I try to add a generated stored column to existing table running the following SQL command:
ALTER TABLE routes ADD routes_hash char(32)
AS (MD5(CONCAT(`traveler_id`, `track`))) stored;
MySQL returns the error message:
ERROR 1025 (HY000): Error on rename of './travelers/#sql-558_69' to './travelers/routes'
(errno: 150 - Foreign key constraint is incorrectly formed)

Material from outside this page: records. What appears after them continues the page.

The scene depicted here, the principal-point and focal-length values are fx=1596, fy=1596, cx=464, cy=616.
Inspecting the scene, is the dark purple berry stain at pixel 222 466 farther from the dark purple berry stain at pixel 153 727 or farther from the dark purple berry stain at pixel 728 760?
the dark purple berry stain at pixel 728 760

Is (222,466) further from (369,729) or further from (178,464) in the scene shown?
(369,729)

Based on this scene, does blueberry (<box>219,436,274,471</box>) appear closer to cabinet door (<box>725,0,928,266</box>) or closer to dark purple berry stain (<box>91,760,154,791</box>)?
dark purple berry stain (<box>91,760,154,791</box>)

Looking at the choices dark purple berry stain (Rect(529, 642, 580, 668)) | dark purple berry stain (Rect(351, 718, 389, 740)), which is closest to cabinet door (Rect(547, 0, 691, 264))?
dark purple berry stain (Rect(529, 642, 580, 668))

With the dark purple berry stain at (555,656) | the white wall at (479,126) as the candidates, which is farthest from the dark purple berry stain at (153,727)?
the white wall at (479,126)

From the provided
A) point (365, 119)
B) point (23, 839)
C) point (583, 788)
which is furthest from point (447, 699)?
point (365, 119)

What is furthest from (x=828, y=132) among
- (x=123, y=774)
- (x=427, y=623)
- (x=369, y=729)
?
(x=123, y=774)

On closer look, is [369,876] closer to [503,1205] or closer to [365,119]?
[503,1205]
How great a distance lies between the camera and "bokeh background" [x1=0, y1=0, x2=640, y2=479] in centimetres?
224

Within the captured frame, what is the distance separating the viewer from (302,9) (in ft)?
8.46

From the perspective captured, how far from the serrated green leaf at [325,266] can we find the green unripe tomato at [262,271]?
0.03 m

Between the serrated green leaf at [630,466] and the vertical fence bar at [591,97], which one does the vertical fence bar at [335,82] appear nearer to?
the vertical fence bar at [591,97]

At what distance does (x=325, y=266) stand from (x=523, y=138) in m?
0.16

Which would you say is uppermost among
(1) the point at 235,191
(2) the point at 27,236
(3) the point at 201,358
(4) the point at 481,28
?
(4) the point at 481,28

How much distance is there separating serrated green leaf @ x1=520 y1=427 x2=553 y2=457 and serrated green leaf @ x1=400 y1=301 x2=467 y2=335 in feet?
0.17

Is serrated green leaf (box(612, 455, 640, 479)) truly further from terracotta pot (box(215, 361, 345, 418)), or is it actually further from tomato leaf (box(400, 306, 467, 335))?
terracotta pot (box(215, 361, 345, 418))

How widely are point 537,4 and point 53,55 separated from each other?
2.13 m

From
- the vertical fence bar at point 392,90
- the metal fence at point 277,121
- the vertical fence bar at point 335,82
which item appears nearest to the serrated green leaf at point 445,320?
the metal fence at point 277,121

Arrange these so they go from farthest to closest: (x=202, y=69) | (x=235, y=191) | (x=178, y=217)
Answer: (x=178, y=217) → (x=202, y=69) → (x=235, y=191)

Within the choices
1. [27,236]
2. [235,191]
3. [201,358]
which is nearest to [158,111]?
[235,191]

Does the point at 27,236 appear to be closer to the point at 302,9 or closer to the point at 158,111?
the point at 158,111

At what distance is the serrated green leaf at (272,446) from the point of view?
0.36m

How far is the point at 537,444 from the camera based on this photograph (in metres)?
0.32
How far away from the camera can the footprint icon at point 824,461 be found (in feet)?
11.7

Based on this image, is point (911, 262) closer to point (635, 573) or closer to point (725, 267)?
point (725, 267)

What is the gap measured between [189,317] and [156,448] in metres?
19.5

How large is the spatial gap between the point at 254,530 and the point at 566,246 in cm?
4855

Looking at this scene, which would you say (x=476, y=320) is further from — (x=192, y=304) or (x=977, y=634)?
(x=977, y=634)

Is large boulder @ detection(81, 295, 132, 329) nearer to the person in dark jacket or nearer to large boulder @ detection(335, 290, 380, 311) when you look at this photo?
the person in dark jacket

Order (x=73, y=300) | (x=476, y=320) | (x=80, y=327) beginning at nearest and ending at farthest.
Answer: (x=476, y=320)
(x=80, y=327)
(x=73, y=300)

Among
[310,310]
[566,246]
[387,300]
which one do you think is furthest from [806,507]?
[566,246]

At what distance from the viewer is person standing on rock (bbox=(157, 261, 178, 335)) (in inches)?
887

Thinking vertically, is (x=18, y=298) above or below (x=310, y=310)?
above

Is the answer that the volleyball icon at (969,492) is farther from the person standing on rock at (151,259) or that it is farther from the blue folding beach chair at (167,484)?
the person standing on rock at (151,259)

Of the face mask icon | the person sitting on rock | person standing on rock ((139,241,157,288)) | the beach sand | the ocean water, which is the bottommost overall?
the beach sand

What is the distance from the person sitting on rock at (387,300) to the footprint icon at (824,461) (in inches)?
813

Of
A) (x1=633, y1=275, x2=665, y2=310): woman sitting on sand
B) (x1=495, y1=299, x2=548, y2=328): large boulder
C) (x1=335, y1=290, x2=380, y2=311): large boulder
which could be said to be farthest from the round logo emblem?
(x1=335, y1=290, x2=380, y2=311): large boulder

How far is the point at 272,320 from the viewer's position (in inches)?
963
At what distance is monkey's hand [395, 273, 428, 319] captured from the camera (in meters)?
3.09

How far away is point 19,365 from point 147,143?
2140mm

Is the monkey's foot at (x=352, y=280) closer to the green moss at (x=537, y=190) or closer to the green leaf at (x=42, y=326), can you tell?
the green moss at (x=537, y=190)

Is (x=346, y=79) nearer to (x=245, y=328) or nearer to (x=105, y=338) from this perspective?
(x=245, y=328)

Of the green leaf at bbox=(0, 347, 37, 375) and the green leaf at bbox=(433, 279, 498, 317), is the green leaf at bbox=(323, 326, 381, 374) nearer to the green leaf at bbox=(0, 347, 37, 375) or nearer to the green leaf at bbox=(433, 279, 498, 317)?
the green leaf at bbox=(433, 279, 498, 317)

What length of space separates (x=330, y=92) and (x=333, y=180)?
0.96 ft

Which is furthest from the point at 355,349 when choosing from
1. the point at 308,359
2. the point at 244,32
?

Mysql version is 5.7.20. Here is a database structure:
CREATE TABLE `travelers` (
`id` int(11) NOT NULL AUTO_INCREMENT,
`name` varchar(128) NOT NULL,
PRIMARY KEY (`id`)
) ENGINE=InnoDB DEFAULT CHARSET=latin1;
CREATE TABLE `routes` (
`id` int(11) NOT NULL AUTO_INCREMENT,
`traveler_id` int(11) NOT NULL,
`track` multilinestring NOT NULL,
PRIMARY KEY (`id`),
KEY `traveler_id` (`traveler_id`),
CONSTRAINT `routes_ibfk_1` FOREIGN KEY (`traveler_id`)
REFERENCES `travelers` (`id`) ON DELETE CASCADE ON UPDATE CASCADE
) ENGINE=InnoDB DEFAULT CHARSET=latin1;
I have not found any restrictions in MySQL documentation that forbid usage of the column that participates in foreign key constraint as a part of expression used for build a generated column. However, if I exclude traveler_id
from the generated column expression for routes_hash
the column is created fine. Is this a bug of MySQL or I am missing something about generated column usage?